[[ PASSAGE TO READ, beginning ]]

The Gear Fit has a few tricks up its sleeve as well, like a heart-rate monitor and a coaching mode that can set the exercise pace for runners and cyclers. It also vows to last up to 5 days on a single charge. Can the Fit live up to all its promises? And is it really the best of the two worlds of smartwatches and fitness trackers, or a jack of all trades, but master of none? Let’s find out.

In the box:

  • Charging add-on clip
  • Wall charger
  • User Manual


The Gear Fit has the looks of a Star Trek gadget, with a curved display and a compact, minimalist body which you can almost forget that you’re wearing.

The combination of a futuristic curved display and an amazingly light minimalistic body, makes the Gear Fit feel decidedly outworldly. And if we had to guess where Samsung drew inspiration for the Fit, we’d be quick to remember the eyepiece of Star Trek’s Lieutenant Commander Geordi La Forge or even Robocop’s attire. The Gear Fit truly looks like a gadget from a sci-fi movie.

Wearing the Fit is also nothing like wearing other popular wearables such as the Samsung Gear or the Pebble smartwatches - it’s more of a bracelet than a smartwatch, and at times you simply forget you have it on you, it’s simply that airy, weighing less than an ounce (27g). In comparison, the original Pebble weighs 1.34 ounces, while the Samsung Gear 2 tips the scales at more than double the Fit - 2.4 ounces.

While the Gear Fit has a decidedly inconspicuous feel, its looks are nothing but conspicuous. We’ve worn the Pebble for months and we’ve tried the Galaxy Gear for a few days, but none of them has gotten even close to the oohs and aahs the Gear Fit gets when you wear it. After Google Glass, this is probably just the second wearable device that sparks such genuine interest from bystanders, but unlike Glass, it does not have that weird, ‘Peeping Tom’ vibe.

[[ PASSAGE TO READ, end ]]
[[ PROVIDED DATA, beginning ]]

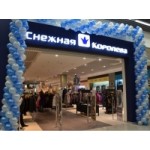 Честные отзывы о Магазины "Снежная Королева"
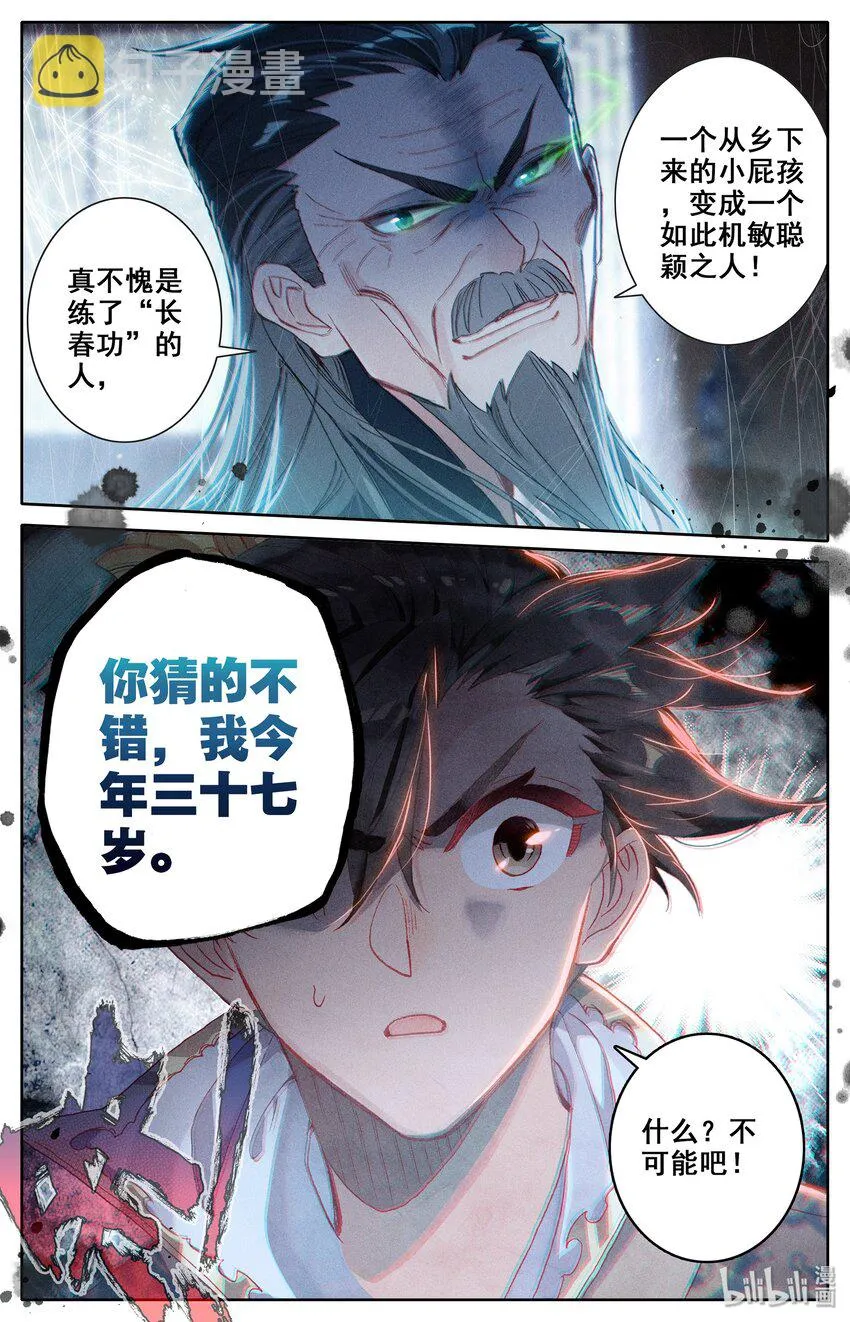 012 摊牌 第11页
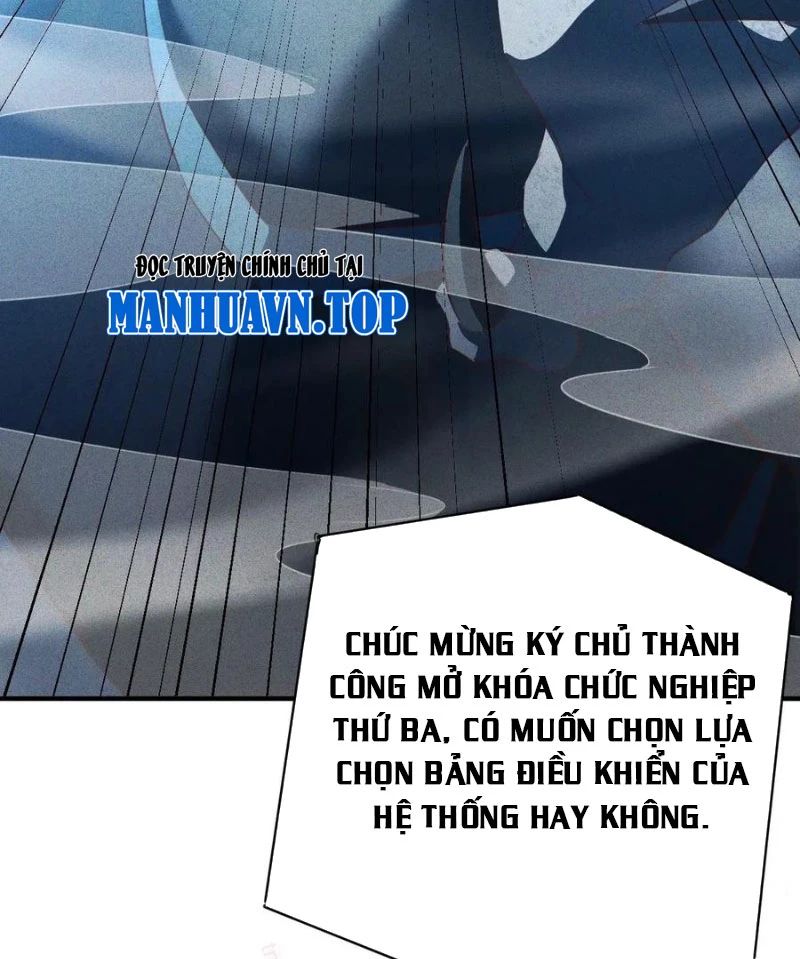 Ta Vô Địch Phản Sáo Lộ Chap 61 - Next Chap 62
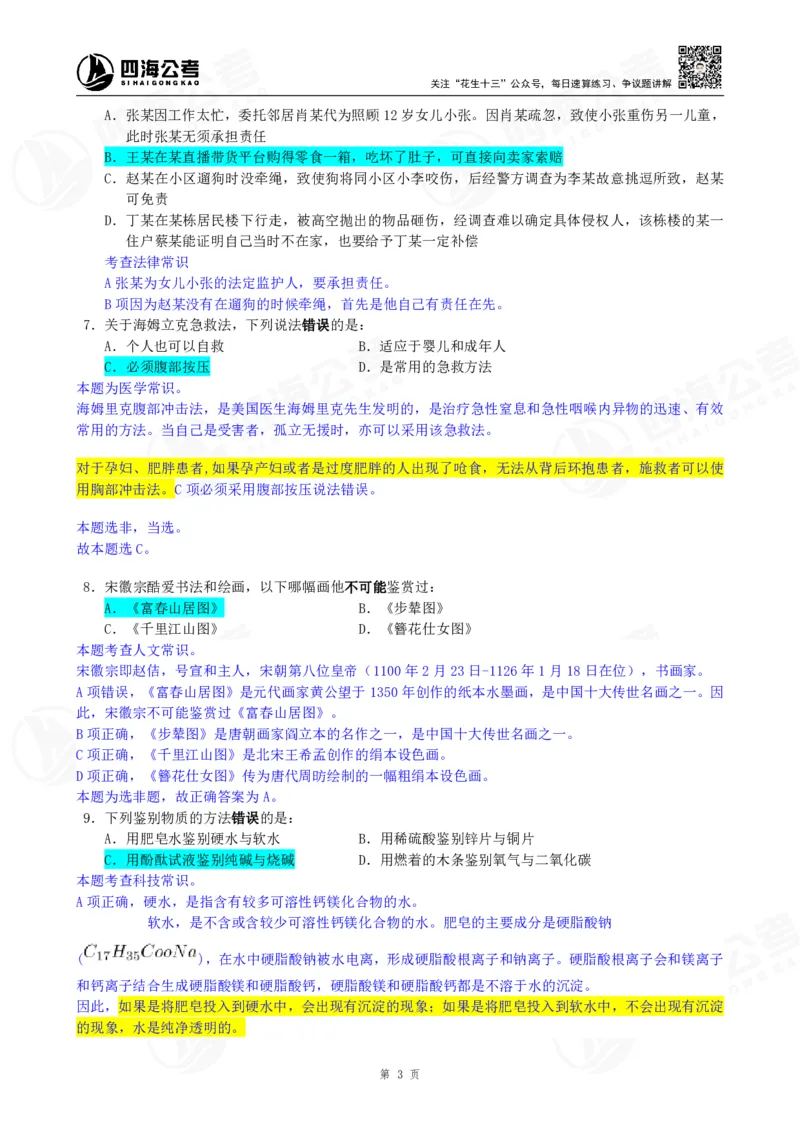 四海23下半年一期行测套题8（常识部分）笔记_2026考公资料_花生十三合集_2024+2023年资料_套题班2024花生、飞扬套题班1期_行测套题冲刺_讲义_课堂笔记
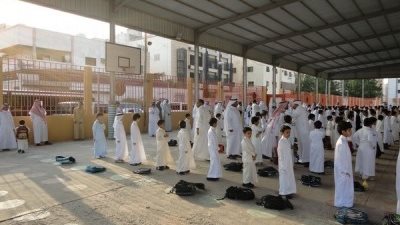 برواتب مجزية.. السعودية تطلب مدرسين ومشرفين ووكلاء ننشر الشروط والأوراق المطلوبة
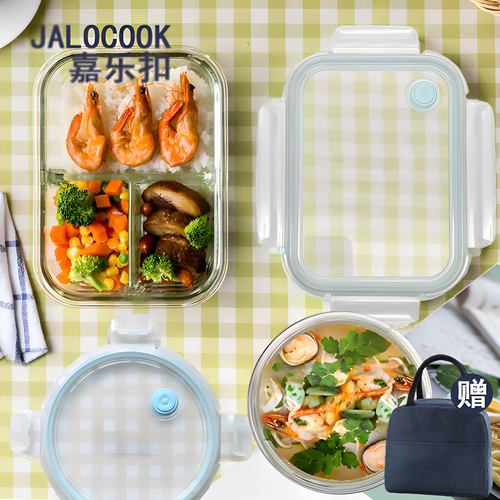 JALOCOOK嘉乐扣高硼硅玻璃饭盒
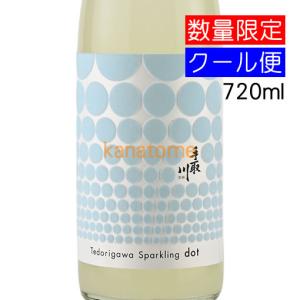 手取川 Sparkling dot 720ml 要冷蔵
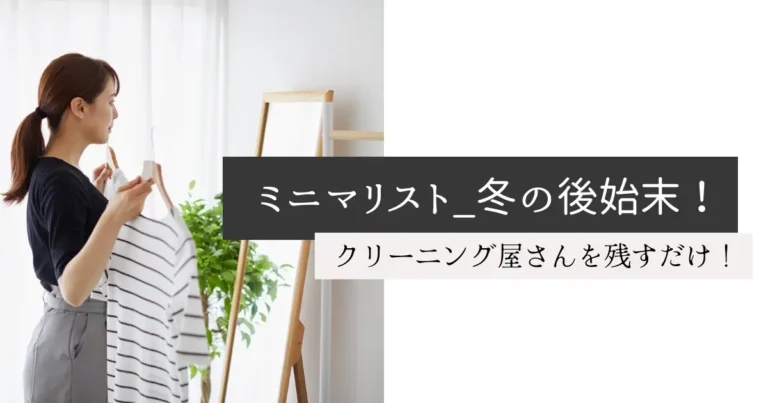 ミニマリスト_冬の後始末！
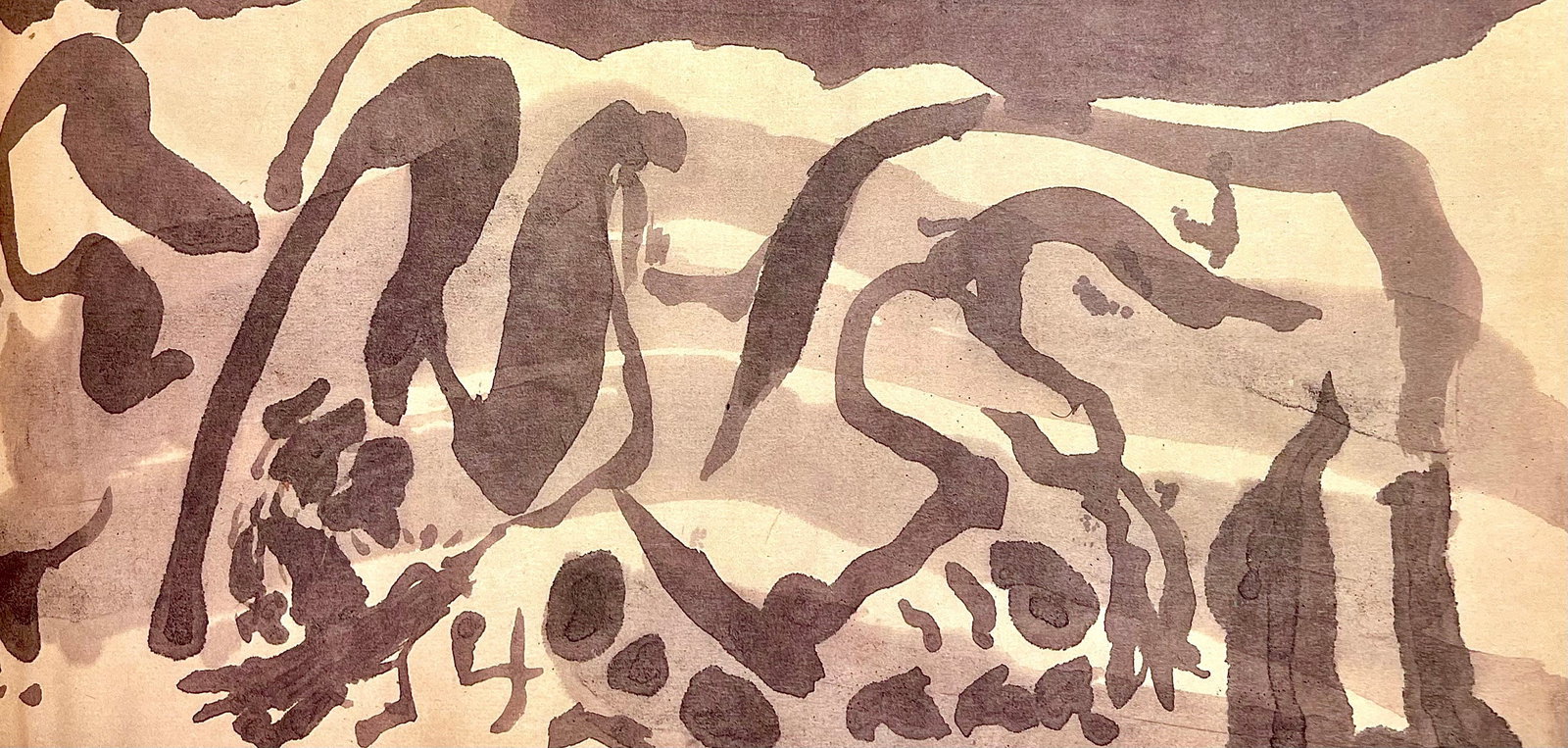 Jackson Pollock, Composition, Jackson Pollock, The Last Sketchbook, Limited Edition Lithograph: Lithograph on velin Mohawk paper. Inscription: unsigned and unnumbered, as issued. Paper Size: 5 x 12 inches. Excellent condition. Notes: From the album, Jackson Pollock, The Last Sketchbook, 1982. Pu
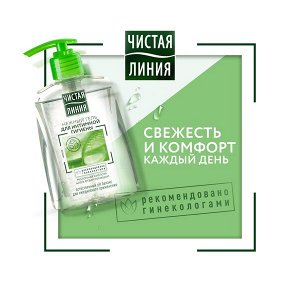 Чистая Линия гель для интимной гигиены нежный с молочной кислотой, естественный pH баланс 250 мл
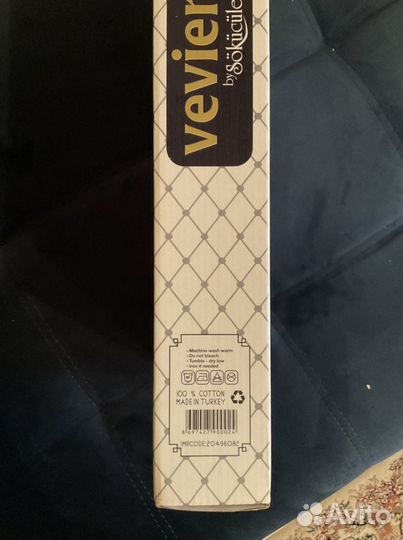 Набор Полотенц Турцыя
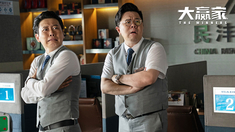 金箍棒传奇大电影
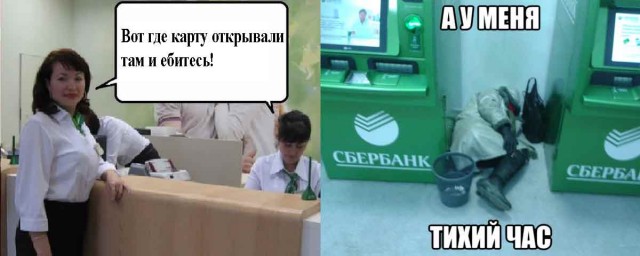 Пришло рекламное письмо от Сбера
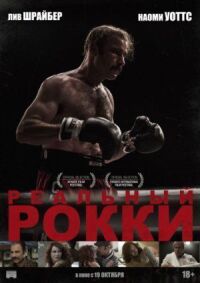 Постер к фильму Реальный Рокки смотреть онлайн на киного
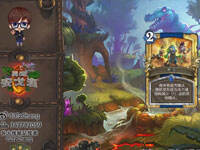 这卡有多强第4期-衰变：为什么会失效呢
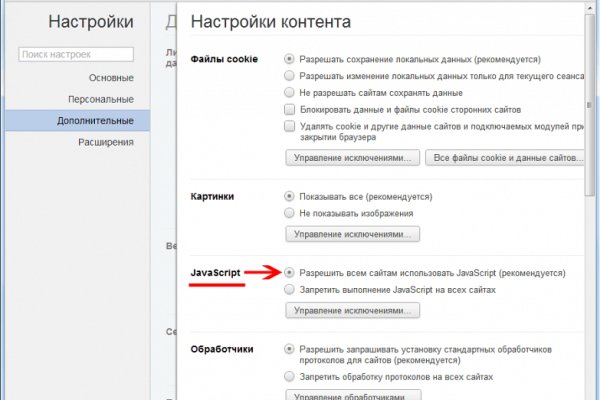 Kra23at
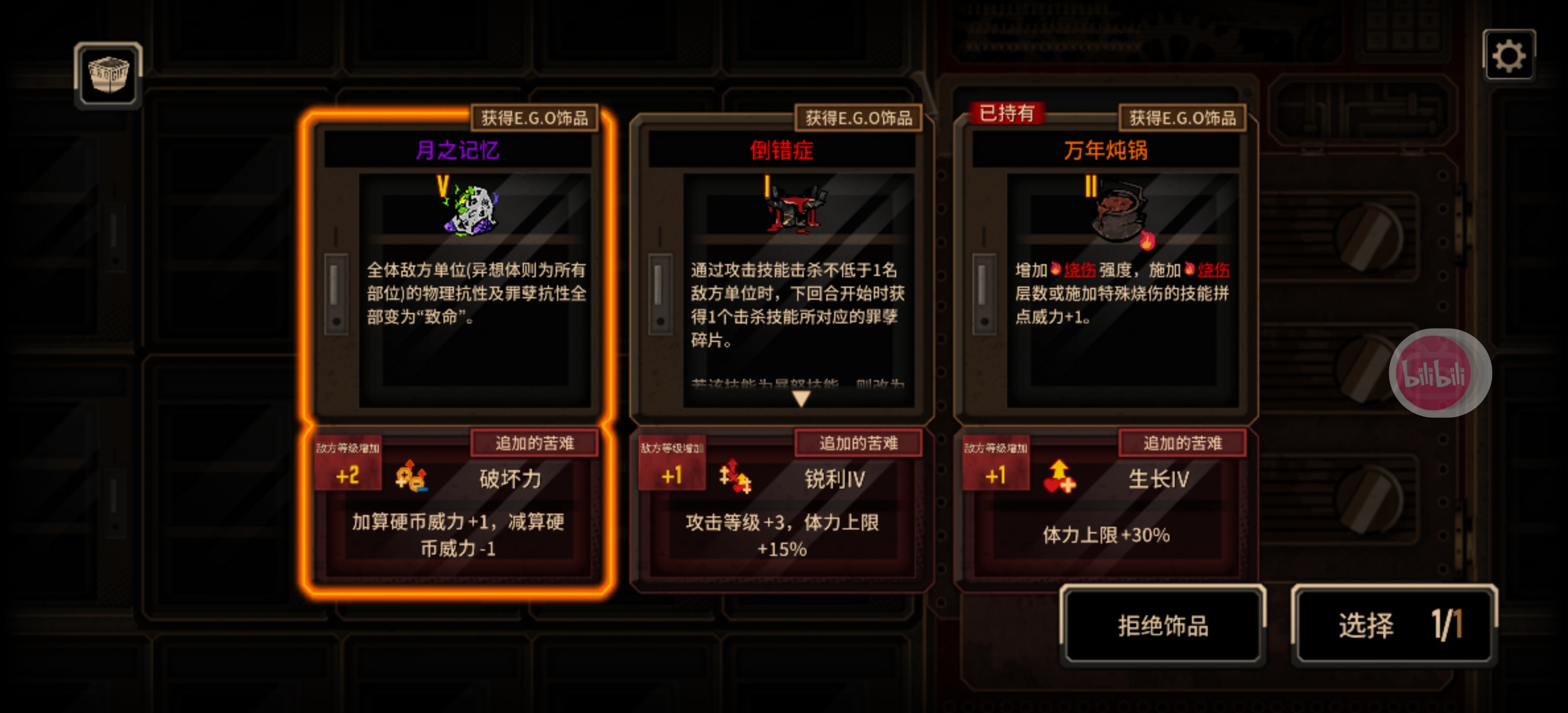 魔鬼的诱惑_图1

[[ PROVIDED DATA, end ]]

*EXERCISE DESCRIPTION*
According to the Gear Fit review, how much does the Gear Fit weigh?

*WRITTEN REPLY*
Less than an ounce (27g).